Dario Struwe ist Syndikusrechtsanwalt bei der Volkswagen AG in Wolfsburg und EULISP-Absolvent des 13. Jahrgangs mit Auslandssemester an der Universitetet i Oslo, Norwegen.
16.07.2021 – Interview
Lieber Dario, was war deine ursprüngliche Motivation dich für das EULISP-Studienprogramm in Hannover einzuschreiben?
Also ich habe in Hannover studiert, hatte auch schon die ersten Vorlesungen zur Rechtsinformatik gehört und insbesondere die Vorlesungen von Prof. Dr. Nikolaus Forgó erlebt. Die Art wie er den Stoff rübergebracht hat, war natürlich viel lebendiger und anders als der klassische Frontalunterricht mit Overheadfolien. Diese Art und das Interaktive fand ich schon immer super und auch die Materie. Ich bin einfach technikaffin. Ich bin auch so ein Typ mit Smart Home und allem Drum und Dran und Alexa Beta Tester. Von daher fand ich es gut, das Recht mit diesem – ich sag mal etwas „Nerdigem“ – verbinden zu können und dann auch dieses interaktive, mehr workshop-ähnliche Programm zu absolvieren. Das war für mich einfach die richtige Mischung.
Gab es Projekte oder Seminare aus dem EULISP, die dir besonders in Erinnerung geblieben sind?
Prof. Benno Heussen ist mir in Erinnerung geblieben. Der hat Vertragsverhandlungen gemacht. Also eher so eine Soft Skills-Veranstaltung, die wie ein kleiner Moot Court aufgebaut war. Sehr ansprechend fand ich damals auch, dass man einerseits die klassischen Professoren hatte, andererseits aber eben auch die Praktiker. Das ist so eine Sache, die ich jetzt auch in meiner täglichen Arbeit nach einem normalen Jurastudium bemerke. Wenn man in der Kanzlei oder auch als Inhouse- Jurist arbeitet, kann man ja mit vielen Sachen nichts mehr anfangen. Öffentliches Recht und Strafrecht macht man so gut wie nie und auch Zivilrecht, zum Beispiel das Sachenrecht, habe ich seit Ewigkeiten nicht mehr angeschaut. Da waren gerade die Praktikervorlesungen, also zum Beispiel das Blockseminar zum Vertragsdesign, eine gute Vorbereitung auf das Berufsleben. Aber auch das Urheberrecht war praxisgerecht aufbereitet. Damals hat Prof. Axel Metzger diese Veranstaltung geleitet. Diese Vorlesungen sind mir schon sehr in Erinnerung geblieben.

◆ **Datenzeilen**:

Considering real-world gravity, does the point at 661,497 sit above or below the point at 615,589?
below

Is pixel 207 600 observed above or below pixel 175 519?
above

==

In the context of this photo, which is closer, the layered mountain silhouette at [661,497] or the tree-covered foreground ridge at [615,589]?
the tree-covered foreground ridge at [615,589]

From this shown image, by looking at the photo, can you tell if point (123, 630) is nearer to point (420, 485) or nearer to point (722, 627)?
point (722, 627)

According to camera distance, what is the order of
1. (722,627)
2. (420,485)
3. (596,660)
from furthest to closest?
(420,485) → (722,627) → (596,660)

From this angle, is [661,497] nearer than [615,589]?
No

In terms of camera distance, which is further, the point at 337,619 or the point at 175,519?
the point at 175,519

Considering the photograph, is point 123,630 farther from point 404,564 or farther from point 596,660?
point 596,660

◆ **Aufgabenstellung**: Zitiere aus dem Interview den Abschnitt, der bei den Worten „16.07.2021 – Interview“ beginnt, und höre nach den Worten „die richtige Mischung.“ auf. Das Material steht in keinem Zusammenhang mit dem Interview.

◆ **Antwort**:
16.07.2021 – Interview
Lieber Dario, was war deine ursprüngliche Motivation dich für das EULISP-Studienprogramm in Hannover einzuschreiben?
Also ich habe in Hannover studiert, hatte auch schon die ersten Vorlesungen zur Rechtsinformatik gehört und insbesondere die Vorlesungen von Prof. Dr. Nikolaus Forgó erlebt. Die Art wie er den Stoff rübergebracht hat, war natürlich viel lebendiger und anders als der klassische Frontalunterricht mit Overheadfolien. Diese Art und das Interaktive fand ich schon immer super und auch die Materie. Ich bin einfach technikaffin. Ich bin auch so ein Typ mit Smart Home und allem Drum und Dran und Alexa Beta Tester. Von daher fand ich es gut, das Recht mit diesem – ich sag mal etwas „Nerdigem“ – verbinden zu können und dann auch dieses interaktive, mehr workshop-ähnliche Programm zu absolvieren. Das war für mich einfach die richtige Mischung.